- Kutipan Terpilih -

INIHANTU - MISTERI KOMPLEK MEGALITIK BATU GAJAH DISIMALUNGUN

MISTERI KOMPLEK MEGALITIK BATU GAJAH DISIMALUNGUN

INIHANTU | MISTERI KOMPLEK MEGALITIK BATU GAJAH DISIMALUNGUN |Tiga Dolok tepatnya terletak di Dusun Pematang Desa Negeri Dolok Kecamatan Dolok Panribuan Kabupaten Simalungun Propinsi Sumatera Utara, adalah salah satu Cagar Alam di Kabupaten Simalungun yang dikenal sangat keramat.

Konon tempat ini dulunya adalah tanah larangan dan keramat (angker) oleh Raja-raja Simalungun merupakan tempat beribadah bagi para umat pemeluk agama Hindu yang berasal dari India. Pada zaman pemerintahan kolonial Belanda ditetapkan sebagai daerah larangan atau Natuurmonument pada tahun 1924, surat bersertifikat Zelfbestuur Besluit 1924 No. 24 tanggal 16 April 1924.

Pada sertifikat tersebut menerangkan luas area 0,80 ha menetapkan daerah tersebut menjadi pusat Cagar Alam. Saat ini Batu Gajah menjadi wilayah kerja Seksi Wilayah Konservasi II Rantau Prapat, Balai KSDA Sumatera Utara II.

- Data yang Diberikan -
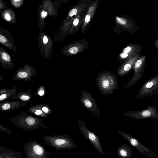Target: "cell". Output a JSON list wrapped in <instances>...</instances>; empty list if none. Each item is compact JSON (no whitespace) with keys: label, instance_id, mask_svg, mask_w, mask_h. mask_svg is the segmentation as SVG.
Wrapping results in <instances>:
<instances>
[{"label":"cell","instance_id":"23","mask_svg":"<svg viewBox=\"0 0 158 158\" xmlns=\"http://www.w3.org/2000/svg\"><path fill=\"white\" fill-rule=\"evenodd\" d=\"M153 44L155 48L158 50V37L154 42Z\"/></svg>","mask_w":158,"mask_h":158},{"label":"cell","instance_id":"27","mask_svg":"<svg viewBox=\"0 0 158 158\" xmlns=\"http://www.w3.org/2000/svg\"><path fill=\"white\" fill-rule=\"evenodd\" d=\"M42 113V111L41 110L39 109L37 110L35 112V114L36 115H40Z\"/></svg>","mask_w":158,"mask_h":158},{"label":"cell","instance_id":"10","mask_svg":"<svg viewBox=\"0 0 158 158\" xmlns=\"http://www.w3.org/2000/svg\"><path fill=\"white\" fill-rule=\"evenodd\" d=\"M78 123L79 129L85 138L92 144L100 154L104 155V153L99 137L88 129L83 120L78 119Z\"/></svg>","mask_w":158,"mask_h":158},{"label":"cell","instance_id":"21","mask_svg":"<svg viewBox=\"0 0 158 158\" xmlns=\"http://www.w3.org/2000/svg\"><path fill=\"white\" fill-rule=\"evenodd\" d=\"M7 41L6 38L3 36L0 35V42L2 43H5Z\"/></svg>","mask_w":158,"mask_h":158},{"label":"cell","instance_id":"20","mask_svg":"<svg viewBox=\"0 0 158 158\" xmlns=\"http://www.w3.org/2000/svg\"><path fill=\"white\" fill-rule=\"evenodd\" d=\"M30 99V97L29 96L23 95L20 97L19 99L23 101H27L29 100Z\"/></svg>","mask_w":158,"mask_h":158},{"label":"cell","instance_id":"4","mask_svg":"<svg viewBox=\"0 0 158 158\" xmlns=\"http://www.w3.org/2000/svg\"><path fill=\"white\" fill-rule=\"evenodd\" d=\"M115 26L113 30L114 33L119 34L126 31L131 34H134L138 30L139 27L135 21L126 15H120L115 16Z\"/></svg>","mask_w":158,"mask_h":158},{"label":"cell","instance_id":"25","mask_svg":"<svg viewBox=\"0 0 158 158\" xmlns=\"http://www.w3.org/2000/svg\"><path fill=\"white\" fill-rule=\"evenodd\" d=\"M5 17L7 21H10L11 20V18L10 15L8 13L6 14L5 15Z\"/></svg>","mask_w":158,"mask_h":158},{"label":"cell","instance_id":"18","mask_svg":"<svg viewBox=\"0 0 158 158\" xmlns=\"http://www.w3.org/2000/svg\"><path fill=\"white\" fill-rule=\"evenodd\" d=\"M2 59L6 61H9L10 60V57L9 55L5 52H3L1 54Z\"/></svg>","mask_w":158,"mask_h":158},{"label":"cell","instance_id":"1","mask_svg":"<svg viewBox=\"0 0 158 158\" xmlns=\"http://www.w3.org/2000/svg\"><path fill=\"white\" fill-rule=\"evenodd\" d=\"M95 81L98 89L102 94L105 95L112 94L118 88L117 75L108 70L99 72Z\"/></svg>","mask_w":158,"mask_h":158},{"label":"cell","instance_id":"29","mask_svg":"<svg viewBox=\"0 0 158 158\" xmlns=\"http://www.w3.org/2000/svg\"><path fill=\"white\" fill-rule=\"evenodd\" d=\"M38 93L39 95L40 96H42L44 95V92L43 91L41 90L39 91Z\"/></svg>","mask_w":158,"mask_h":158},{"label":"cell","instance_id":"13","mask_svg":"<svg viewBox=\"0 0 158 158\" xmlns=\"http://www.w3.org/2000/svg\"><path fill=\"white\" fill-rule=\"evenodd\" d=\"M99 0H93L89 4L83 19L81 30L84 34L90 25L98 8Z\"/></svg>","mask_w":158,"mask_h":158},{"label":"cell","instance_id":"3","mask_svg":"<svg viewBox=\"0 0 158 158\" xmlns=\"http://www.w3.org/2000/svg\"><path fill=\"white\" fill-rule=\"evenodd\" d=\"M42 139L46 144L58 149H72L77 148L71 136L68 135L47 136L43 137Z\"/></svg>","mask_w":158,"mask_h":158},{"label":"cell","instance_id":"16","mask_svg":"<svg viewBox=\"0 0 158 158\" xmlns=\"http://www.w3.org/2000/svg\"><path fill=\"white\" fill-rule=\"evenodd\" d=\"M117 153L119 158H131L133 156L131 149L125 143L118 148Z\"/></svg>","mask_w":158,"mask_h":158},{"label":"cell","instance_id":"11","mask_svg":"<svg viewBox=\"0 0 158 158\" xmlns=\"http://www.w3.org/2000/svg\"><path fill=\"white\" fill-rule=\"evenodd\" d=\"M24 153L28 157L45 158L49 155L42 145L35 141H30L26 144Z\"/></svg>","mask_w":158,"mask_h":158},{"label":"cell","instance_id":"17","mask_svg":"<svg viewBox=\"0 0 158 158\" xmlns=\"http://www.w3.org/2000/svg\"><path fill=\"white\" fill-rule=\"evenodd\" d=\"M26 103L20 102H8L1 103L0 110L10 111L25 105Z\"/></svg>","mask_w":158,"mask_h":158},{"label":"cell","instance_id":"6","mask_svg":"<svg viewBox=\"0 0 158 158\" xmlns=\"http://www.w3.org/2000/svg\"><path fill=\"white\" fill-rule=\"evenodd\" d=\"M158 94V75L145 82L138 91L136 98L142 100L145 97Z\"/></svg>","mask_w":158,"mask_h":158},{"label":"cell","instance_id":"22","mask_svg":"<svg viewBox=\"0 0 158 158\" xmlns=\"http://www.w3.org/2000/svg\"><path fill=\"white\" fill-rule=\"evenodd\" d=\"M7 98V95L6 94H3L1 95L0 96V101H2L6 99Z\"/></svg>","mask_w":158,"mask_h":158},{"label":"cell","instance_id":"12","mask_svg":"<svg viewBox=\"0 0 158 158\" xmlns=\"http://www.w3.org/2000/svg\"><path fill=\"white\" fill-rule=\"evenodd\" d=\"M143 47L137 43H130L124 47L119 53L117 61L121 64L141 52Z\"/></svg>","mask_w":158,"mask_h":158},{"label":"cell","instance_id":"30","mask_svg":"<svg viewBox=\"0 0 158 158\" xmlns=\"http://www.w3.org/2000/svg\"><path fill=\"white\" fill-rule=\"evenodd\" d=\"M15 1L17 2L19 1L20 0H14Z\"/></svg>","mask_w":158,"mask_h":158},{"label":"cell","instance_id":"7","mask_svg":"<svg viewBox=\"0 0 158 158\" xmlns=\"http://www.w3.org/2000/svg\"><path fill=\"white\" fill-rule=\"evenodd\" d=\"M118 132L141 153L149 158H158V156L152 150L142 144L135 138L120 130H118Z\"/></svg>","mask_w":158,"mask_h":158},{"label":"cell","instance_id":"2","mask_svg":"<svg viewBox=\"0 0 158 158\" xmlns=\"http://www.w3.org/2000/svg\"><path fill=\"white\" fill-rule=\"evenodd\" d=\"M20 114L11 119V122L16 126L21 129L28 131L43 127L45 126L43 120L34 117Z\"/></svg>","mask_w":158,"mask_h":158},{"label":"cell","instance_id":"14","mask_svg":"<svg viewBox=\"0 0 158 158\" xmlns=\"http://www.w3.org/2000/svg\"><path fill=\"white\" fill-rule=\"evenodd\" d=\"M89 41L84 39L71 43L66 48V53L68 56L77 54L87 49Z\"/></svg>","mask_w":158,"mask_h":158},{"label":"cell","instance_id":"26","mask_svg":"<svg viewBox=\"0 0 158 158\" xmlns=\"http://www.w3.org/2000/svg\"><path fill=\"white\" fill-rule=\"evenodd\" d=\"M42 110L44 112L47 113L49 112L48 109L46 107H43L42 108Z\"/></svg>","mask_w":158,"mask_h":158},{"label":"cell","instance_id":"8","mask_svg":"<svg viewBox=\"0 0 158 158\" xmlns=\"http://www.w3.org/2000/svg\"><path fill=\"white\" fill-rule=\"evenodd\" d=\"M146 56L145 55H142L135 62L133 69L134 74L130 80L123 87L128 89L138 82L143 75L146 66Z\"/></svg>","mask_w":158,"mask_h":158},{"label":"cell","instance_id":"24","mask_svg":"<svg viewBox=\"0 0 158 158\" xmlns=\"http://www.w3.org/2000/svg\"><path fill=\"white\" fill-rule=\"evenodd\" d=\"M47 15V13L44 11H43L41 13V16L42 18H45Z\"/></svg>","mask_w":158,"mask_h":158},{"label":"cell","instance_id":"9","mask_svg":"<svg viewBox=\"0 0 158 158\" xmlns=\"http://www.w3.org/2000/svg\"><path fill=\"white\" fill-rule=\"evenodd\" d=\"M79 99L84 106L99 120L100 110L96 101L92 95L89 92L82 90L81 92Z\"/></svg>","mask_w":158,"mask_h":158},{"label":"cell","instance_id":"28","mask_svg":"<svg viewBox=\"0 0 158 158\" xmlns=\"http://www.w3.org/2000/svg\"><path fill=\"white\" fill-rule=\"evenodd\" d=\"M43 42L44 43L46 44L48 42V38L46 36H44V37L43 38Z\"/></svg>","mask_w":158,"mask_h":158},{"label":"cell","instance_id":"15","mask_svg":"<svg viewBox=\"0 0 158 158\" xmlns=\"http://www.w3.org/2000/svg\"><path fill=\"white\" fill-rule=\"evenodd\" d=\"M141 52H140L121 64L117 70V75L123 77L130 72L133 69L136 60L141 56Z\"/></svg>","mask_w":158,"mask_h":158},{"label":"cell","instance_id":"19","mask_svg":"<svg viewBox=\"0 0 158 158\" xmlns=\"http://www.w3.org/2000/svg\"><path fill=\"white\" fill-rule=\"evenodd\" d=\"M27 74L24 72H20L18 74V76L21 78H25L27 76Z\"/></svg>","mask_w":158,"mask_h":158},{"label":"cell","instance_id":"5","mask_svg":"<svg viewBox=\"0 0 158 158\" xmlns=\"http://www.w3.org/2000/svg\"><path fill=\"white\" fill-rule=\"evenodd\" d=\"M123 115L135 120L152 119H158V111L157 108L153 106H148L145 109L139 110L126 111Z\"/></svg>","mask_w":158,"mask_h":158}]
</instances>
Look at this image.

- Rumusan Soal A -
Terjemahkan kalimat dari kutipan tentang Batu Gajah ini ke dalam bahasa Inggris: "Saat ini Batu Gajah menjadi wilayah kerja Seksi Wilayah Konservasi II Rantau Prapat, Balai KSDA Sumatera Utara II."
- Rumusan Soal B -
Cetak bagian kutipan tentang Batu Gajah yang dibuka dengan kata-kata yang memuat "INIHANTU - MISTERI" dan ditutup dengan "dikenal sangat keramat.".

- Jawaban Lengkap A -
Batu Gajah is currently within the working area of Conservation Area Section II Rantau Prapat, Balai KSDA Sumatera Utara II.

- Jawaban Lengkap B -
INIHANTU - MISTERI KOMPLEK MEGALITIK BATU GAJAH DISIMALUNGUN

MISTERI KOMPLEK MEGALITIK BATU GAJAH DISIMALUNGUN

INIHANTU | MISTERI KOMPLEK MEGALITIK BATU GAJAH DISIMALUNGUN |Tiga Dolok tepatnya terletak di Dusun Pematang Desa Negeri Dolok Kecamatan Dolok Panribuan Kabupaten Simalungun Propinsi Sumatera Utara, adalah salah satu Cagar Alam di Kabupaten Simalungun yang dikenal sangat keramat.